Those familiar with how wars are fought understand the importance of air superiority; without control of the skies, everything becomes more challenging.
Catching the minor issues before they become serious problems is a must because maintaining the machines that soar through the air is an important part of combat.
That is something Sgt. Vernon Kiester does well, having recently discovered a problem that could have caused some serious damage to one of his squadron’s aircraft.
“I was climbing up on top of the UH-1Y Huey to inspect it as there was another Huey about two helos down taxiing by,” said Kiester, a helicopter mechanic with Marine Light Attack Helicopter Squadron 469. “At the end of the blade there is a shear restraint, all four blades have one, it allows the blade to pivot, and it takes a good portion of the flexing. I noticed the whole shear restraint was bouncing up and down.”
“I hadn’t seen that before and it didn’t seem right,” added Kiester, a veteran of Iraq and Afghanistan. “I went and looked into it a little further, and it ended up being the actual shear restraint had sheered and was just bouncing around.”
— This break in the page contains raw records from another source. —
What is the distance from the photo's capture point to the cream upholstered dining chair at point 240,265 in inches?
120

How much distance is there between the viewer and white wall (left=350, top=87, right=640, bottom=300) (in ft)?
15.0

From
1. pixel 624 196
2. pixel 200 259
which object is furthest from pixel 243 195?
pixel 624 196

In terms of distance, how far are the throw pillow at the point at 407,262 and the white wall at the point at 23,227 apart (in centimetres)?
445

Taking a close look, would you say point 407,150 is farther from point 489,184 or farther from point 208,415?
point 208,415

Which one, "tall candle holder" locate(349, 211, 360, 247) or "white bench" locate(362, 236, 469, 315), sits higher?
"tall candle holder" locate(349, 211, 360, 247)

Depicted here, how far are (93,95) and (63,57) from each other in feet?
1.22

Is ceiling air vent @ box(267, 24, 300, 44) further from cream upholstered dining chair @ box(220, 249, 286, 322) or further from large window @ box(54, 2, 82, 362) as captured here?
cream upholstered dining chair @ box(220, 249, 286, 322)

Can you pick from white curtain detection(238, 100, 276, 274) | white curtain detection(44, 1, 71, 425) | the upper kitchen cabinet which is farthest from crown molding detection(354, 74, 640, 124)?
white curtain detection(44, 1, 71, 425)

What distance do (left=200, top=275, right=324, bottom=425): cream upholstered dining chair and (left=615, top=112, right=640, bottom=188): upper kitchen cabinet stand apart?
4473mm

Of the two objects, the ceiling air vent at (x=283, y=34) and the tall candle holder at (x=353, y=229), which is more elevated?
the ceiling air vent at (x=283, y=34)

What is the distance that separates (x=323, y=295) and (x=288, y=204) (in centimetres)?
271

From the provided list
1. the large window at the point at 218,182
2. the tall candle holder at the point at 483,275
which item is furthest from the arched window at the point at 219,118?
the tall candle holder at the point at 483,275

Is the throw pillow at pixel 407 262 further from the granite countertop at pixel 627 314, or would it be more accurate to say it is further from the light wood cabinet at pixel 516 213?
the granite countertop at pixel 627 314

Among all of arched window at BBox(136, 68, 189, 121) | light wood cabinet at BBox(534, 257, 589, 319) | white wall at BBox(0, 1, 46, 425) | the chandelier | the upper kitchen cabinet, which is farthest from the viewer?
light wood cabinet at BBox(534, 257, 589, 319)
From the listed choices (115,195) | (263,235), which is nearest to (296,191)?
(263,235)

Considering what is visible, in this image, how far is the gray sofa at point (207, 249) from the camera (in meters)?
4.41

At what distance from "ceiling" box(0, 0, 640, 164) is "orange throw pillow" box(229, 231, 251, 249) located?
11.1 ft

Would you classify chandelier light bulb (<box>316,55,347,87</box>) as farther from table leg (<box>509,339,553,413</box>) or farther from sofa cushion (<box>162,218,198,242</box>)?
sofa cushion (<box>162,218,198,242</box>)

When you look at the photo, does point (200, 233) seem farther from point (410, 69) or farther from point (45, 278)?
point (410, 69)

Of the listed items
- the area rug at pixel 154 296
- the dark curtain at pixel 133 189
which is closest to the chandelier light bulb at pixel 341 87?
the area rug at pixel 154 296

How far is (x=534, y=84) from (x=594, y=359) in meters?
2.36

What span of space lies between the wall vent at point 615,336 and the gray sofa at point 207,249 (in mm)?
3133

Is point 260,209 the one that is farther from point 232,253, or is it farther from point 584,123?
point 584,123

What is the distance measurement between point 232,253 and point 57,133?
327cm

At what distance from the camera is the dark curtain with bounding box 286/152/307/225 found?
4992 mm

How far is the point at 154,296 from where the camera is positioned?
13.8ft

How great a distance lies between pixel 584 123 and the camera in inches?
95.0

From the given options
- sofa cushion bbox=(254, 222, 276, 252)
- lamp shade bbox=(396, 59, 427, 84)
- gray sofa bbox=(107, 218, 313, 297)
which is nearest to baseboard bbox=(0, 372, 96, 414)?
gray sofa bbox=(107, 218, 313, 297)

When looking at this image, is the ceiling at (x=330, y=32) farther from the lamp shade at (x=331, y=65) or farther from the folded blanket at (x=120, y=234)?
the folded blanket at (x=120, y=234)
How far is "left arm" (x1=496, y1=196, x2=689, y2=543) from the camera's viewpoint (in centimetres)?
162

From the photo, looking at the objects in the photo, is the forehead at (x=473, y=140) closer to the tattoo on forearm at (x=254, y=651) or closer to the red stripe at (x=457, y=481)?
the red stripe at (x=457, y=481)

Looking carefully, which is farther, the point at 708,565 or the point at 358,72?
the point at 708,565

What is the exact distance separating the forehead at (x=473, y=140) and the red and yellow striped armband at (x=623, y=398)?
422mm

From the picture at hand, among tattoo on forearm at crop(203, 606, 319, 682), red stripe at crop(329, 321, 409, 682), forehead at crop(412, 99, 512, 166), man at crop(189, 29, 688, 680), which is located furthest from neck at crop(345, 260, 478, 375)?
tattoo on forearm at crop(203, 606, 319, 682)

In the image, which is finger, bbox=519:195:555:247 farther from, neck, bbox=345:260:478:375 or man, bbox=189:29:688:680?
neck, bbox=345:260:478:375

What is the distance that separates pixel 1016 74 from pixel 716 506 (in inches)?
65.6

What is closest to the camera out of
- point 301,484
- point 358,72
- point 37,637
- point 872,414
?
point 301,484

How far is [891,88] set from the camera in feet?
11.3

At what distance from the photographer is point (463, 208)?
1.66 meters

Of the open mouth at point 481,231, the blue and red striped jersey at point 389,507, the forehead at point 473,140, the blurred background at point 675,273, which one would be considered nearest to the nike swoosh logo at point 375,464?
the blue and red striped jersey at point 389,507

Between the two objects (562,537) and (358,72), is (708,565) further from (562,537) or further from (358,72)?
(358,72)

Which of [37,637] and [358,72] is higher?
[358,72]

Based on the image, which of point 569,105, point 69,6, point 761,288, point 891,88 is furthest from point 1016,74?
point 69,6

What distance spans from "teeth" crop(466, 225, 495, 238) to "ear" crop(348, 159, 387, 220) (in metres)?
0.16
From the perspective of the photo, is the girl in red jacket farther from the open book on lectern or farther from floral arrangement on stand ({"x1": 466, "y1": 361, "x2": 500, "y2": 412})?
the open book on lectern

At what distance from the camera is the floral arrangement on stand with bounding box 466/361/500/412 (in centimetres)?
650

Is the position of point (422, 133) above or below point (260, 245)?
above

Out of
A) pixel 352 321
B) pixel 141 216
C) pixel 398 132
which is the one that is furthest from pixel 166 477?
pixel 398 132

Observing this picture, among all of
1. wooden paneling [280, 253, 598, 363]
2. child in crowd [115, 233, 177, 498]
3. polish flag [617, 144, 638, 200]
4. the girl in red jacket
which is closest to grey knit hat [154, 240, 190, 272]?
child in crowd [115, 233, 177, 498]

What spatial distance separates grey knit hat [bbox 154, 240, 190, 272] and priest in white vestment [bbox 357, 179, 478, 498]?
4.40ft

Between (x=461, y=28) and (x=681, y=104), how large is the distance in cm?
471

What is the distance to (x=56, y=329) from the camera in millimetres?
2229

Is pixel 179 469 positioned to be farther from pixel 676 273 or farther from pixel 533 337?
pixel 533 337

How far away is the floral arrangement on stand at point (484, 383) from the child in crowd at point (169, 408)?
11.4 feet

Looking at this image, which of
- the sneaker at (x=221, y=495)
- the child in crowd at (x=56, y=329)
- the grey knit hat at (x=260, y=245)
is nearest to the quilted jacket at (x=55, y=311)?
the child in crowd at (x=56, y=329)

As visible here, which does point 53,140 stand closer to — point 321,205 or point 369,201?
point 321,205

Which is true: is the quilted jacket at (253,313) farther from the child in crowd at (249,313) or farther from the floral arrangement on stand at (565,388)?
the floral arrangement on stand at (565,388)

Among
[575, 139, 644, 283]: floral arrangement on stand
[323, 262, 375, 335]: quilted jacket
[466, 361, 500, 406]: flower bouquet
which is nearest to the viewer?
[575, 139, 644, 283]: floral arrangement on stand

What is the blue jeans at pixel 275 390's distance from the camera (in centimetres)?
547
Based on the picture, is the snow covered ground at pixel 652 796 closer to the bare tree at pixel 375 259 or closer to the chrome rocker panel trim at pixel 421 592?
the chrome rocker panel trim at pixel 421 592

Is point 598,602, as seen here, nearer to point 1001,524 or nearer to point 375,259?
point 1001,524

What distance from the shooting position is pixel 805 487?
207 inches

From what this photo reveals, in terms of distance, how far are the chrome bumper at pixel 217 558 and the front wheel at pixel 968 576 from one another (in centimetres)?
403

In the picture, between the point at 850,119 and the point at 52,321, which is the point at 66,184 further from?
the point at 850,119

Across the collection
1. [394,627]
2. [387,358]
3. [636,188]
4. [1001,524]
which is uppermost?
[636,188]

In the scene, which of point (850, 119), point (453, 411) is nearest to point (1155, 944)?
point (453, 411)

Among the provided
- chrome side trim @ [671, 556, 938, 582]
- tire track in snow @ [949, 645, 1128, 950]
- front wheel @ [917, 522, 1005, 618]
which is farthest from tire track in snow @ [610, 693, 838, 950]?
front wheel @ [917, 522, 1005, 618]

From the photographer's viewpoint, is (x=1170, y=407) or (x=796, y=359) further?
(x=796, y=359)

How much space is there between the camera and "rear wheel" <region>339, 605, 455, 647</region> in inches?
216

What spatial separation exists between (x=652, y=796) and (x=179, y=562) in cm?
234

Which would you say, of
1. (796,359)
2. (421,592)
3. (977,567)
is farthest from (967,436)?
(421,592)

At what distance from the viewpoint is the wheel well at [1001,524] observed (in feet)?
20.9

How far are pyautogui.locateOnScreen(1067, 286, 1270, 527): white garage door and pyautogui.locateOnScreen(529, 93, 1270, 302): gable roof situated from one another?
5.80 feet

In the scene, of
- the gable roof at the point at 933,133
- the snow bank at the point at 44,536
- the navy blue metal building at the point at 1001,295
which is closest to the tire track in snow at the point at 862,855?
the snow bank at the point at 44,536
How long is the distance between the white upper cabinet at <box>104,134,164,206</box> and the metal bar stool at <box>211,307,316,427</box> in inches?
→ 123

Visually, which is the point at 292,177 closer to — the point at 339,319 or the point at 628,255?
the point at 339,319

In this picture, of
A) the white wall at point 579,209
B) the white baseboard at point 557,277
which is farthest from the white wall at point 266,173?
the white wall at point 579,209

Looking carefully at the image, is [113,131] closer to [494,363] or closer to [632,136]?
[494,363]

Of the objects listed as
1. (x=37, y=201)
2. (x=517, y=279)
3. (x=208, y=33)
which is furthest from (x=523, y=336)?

Had the helicopter taken off with a component failure of that magnitude, the loss of aircrew and/or aircraft may have been possible.
Kiester, a Highland, Mich., native, has been a Marine for seven years and throughout his time as a helicopter mechanic has seen a variety of mechanical issues.
“We had a helo out at a (forward operating base). We have a guy out there who troubleshoots and he said a bolt was spinning,” said Kiester, 25. “I went out there and found a decent sized crack in the actual support case the transmission sits on.”
Kiester has consistently demonstrated why he holds his current billet and level of certification.
“I am a collateral duty quality assurance representative, it’s basically the highest qualification you can reach in our shop,” said Kiester. “We are basically supervisors over everything involving maintenance.”
Working on the flight line is the perfect place for Kiester because he has proven he possesses a firm knowledge of the aircraft under his care.
HMLA-469 is in possession of a Marine who has been praised by his officer-in-charge, Capt. Gregg Safinski, for his “situational awareness, technical knowledge and attention to detail,” all of which are needed to keep the helicopters in the sky and flying safe.